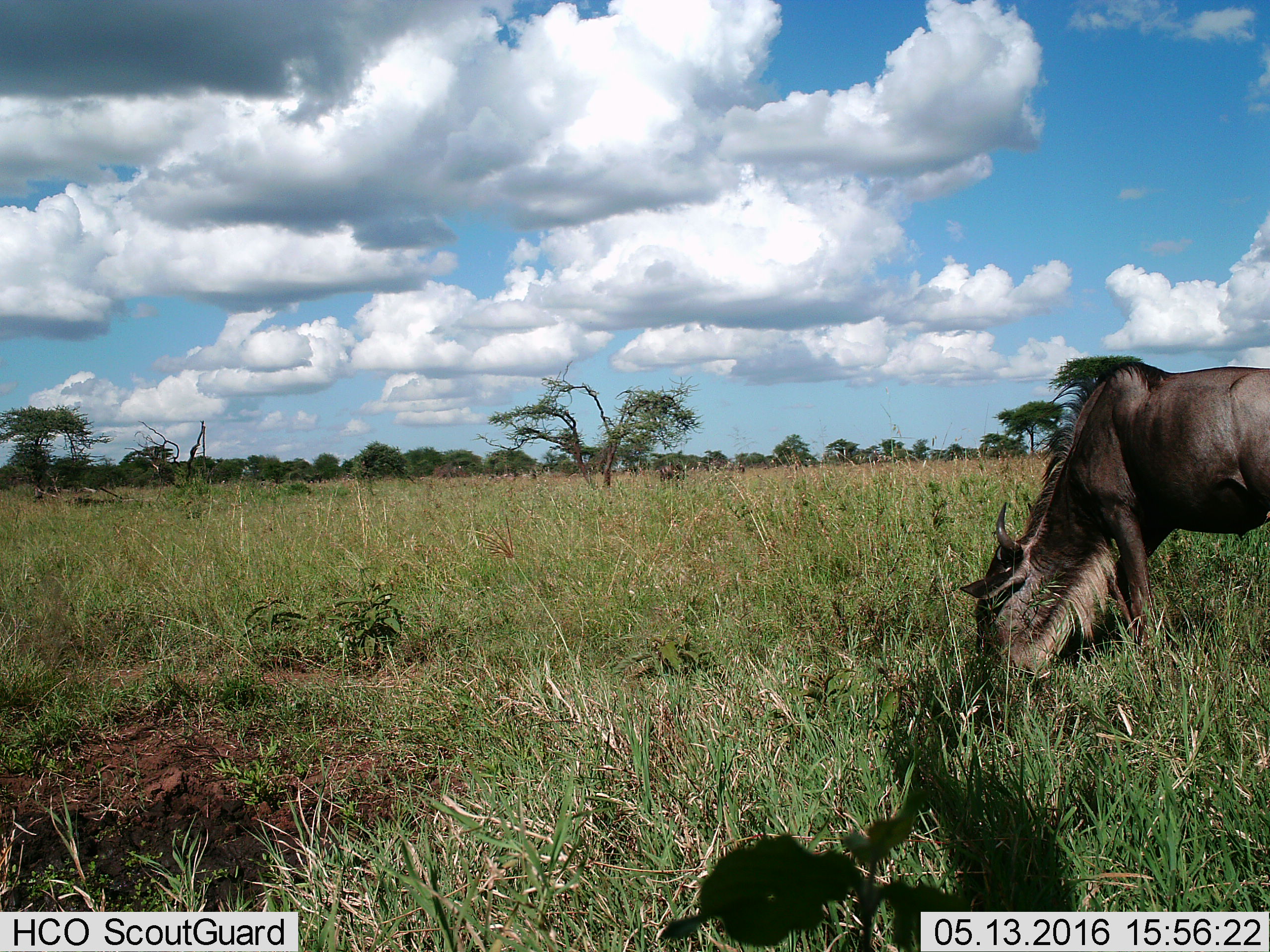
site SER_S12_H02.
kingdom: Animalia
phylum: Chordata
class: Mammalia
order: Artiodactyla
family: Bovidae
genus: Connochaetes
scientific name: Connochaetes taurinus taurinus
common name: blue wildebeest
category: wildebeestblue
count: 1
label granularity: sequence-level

...

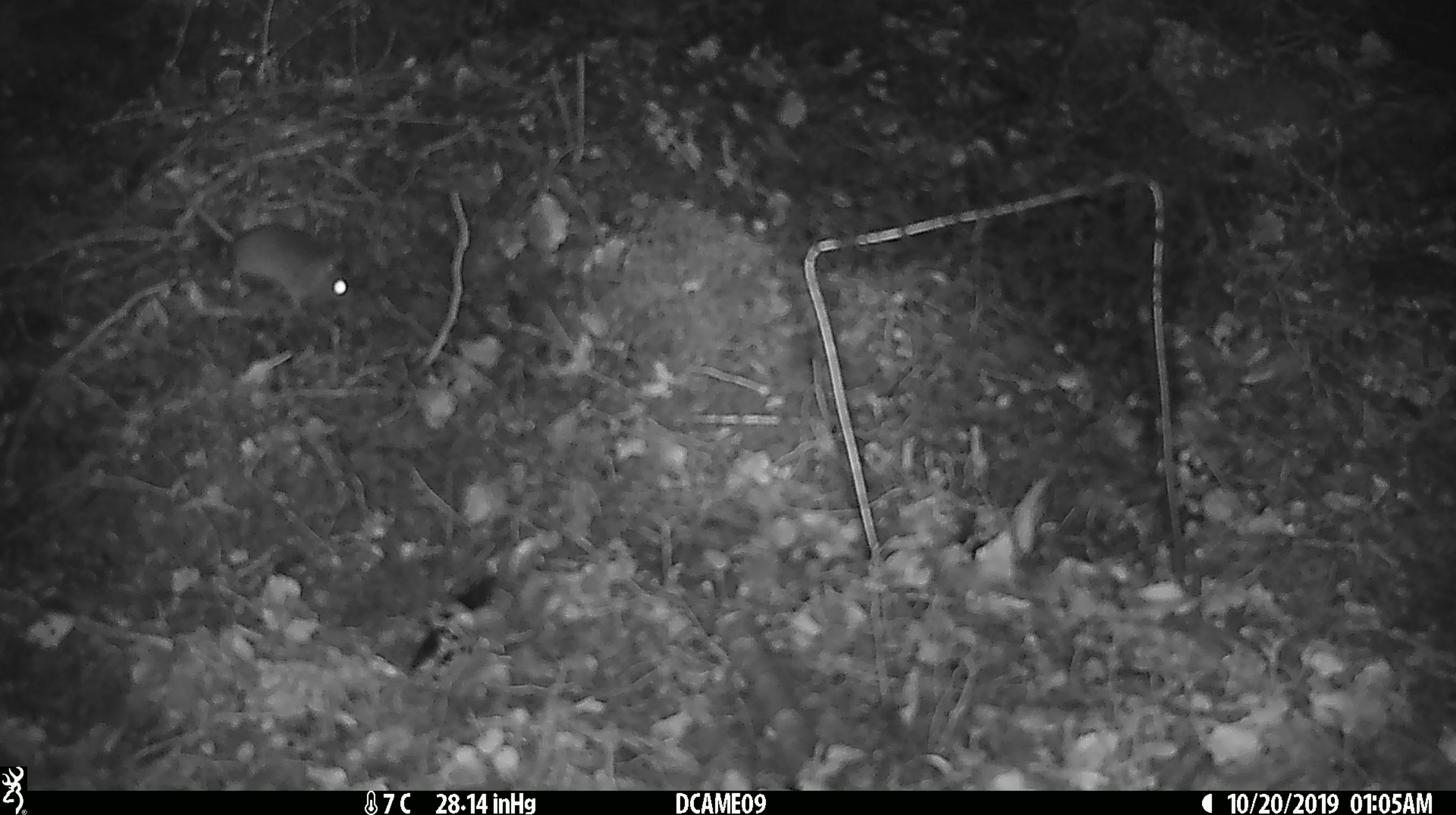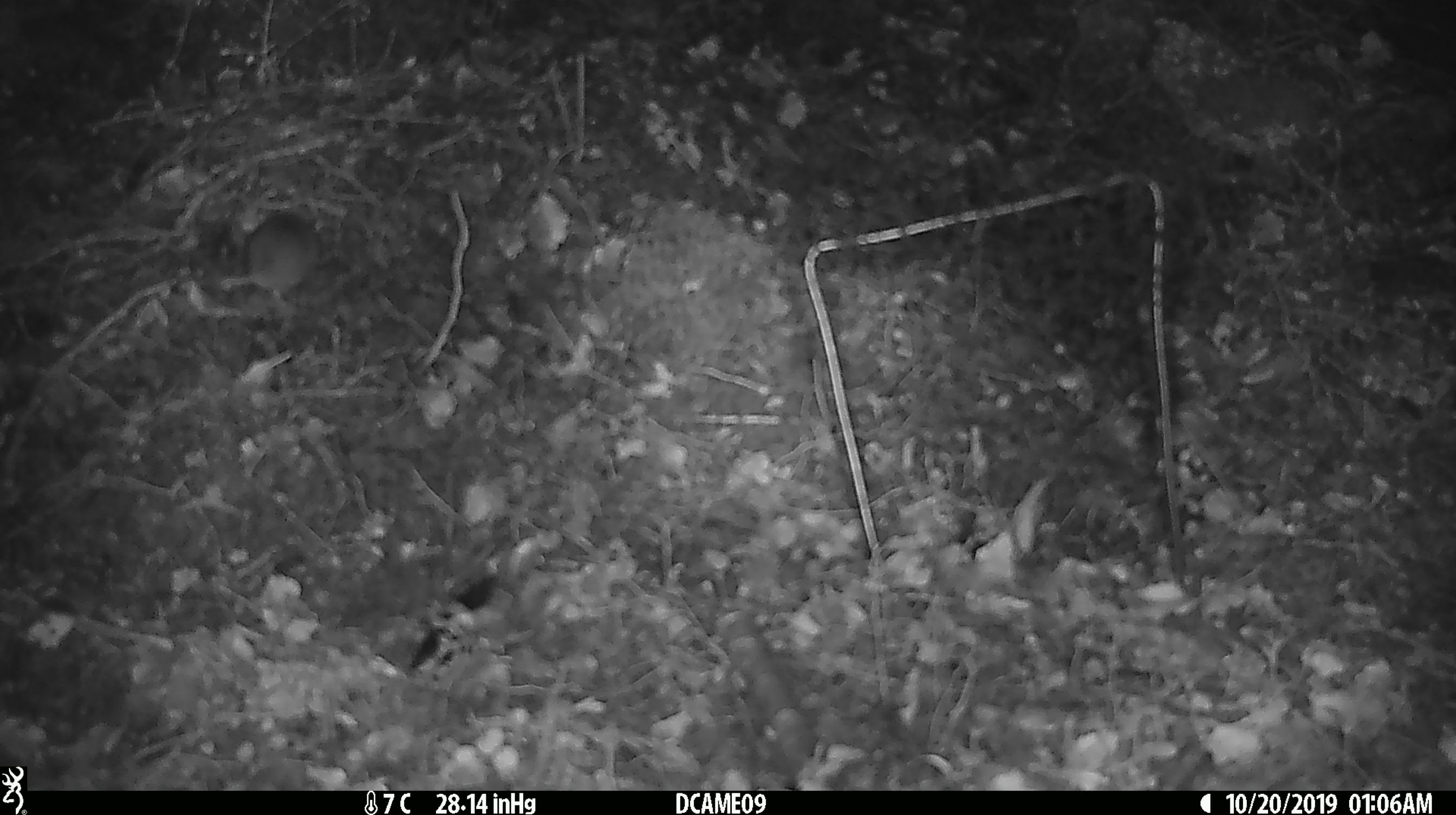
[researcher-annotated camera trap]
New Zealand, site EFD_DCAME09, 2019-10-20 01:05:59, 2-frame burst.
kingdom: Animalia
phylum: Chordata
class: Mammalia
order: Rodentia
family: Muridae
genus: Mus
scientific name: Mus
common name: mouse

— DIRECTIONS FOR THIS TASK —
The reply should consist solely of the lines above from the one that has "order: Rodentia" through the one that has "common name: mouse", reproduced exactly.

— WRITTEN SOLUTION —
order: Rodentia
family: Muridae
genus: Mus
scientific name: Mus
common name: mouse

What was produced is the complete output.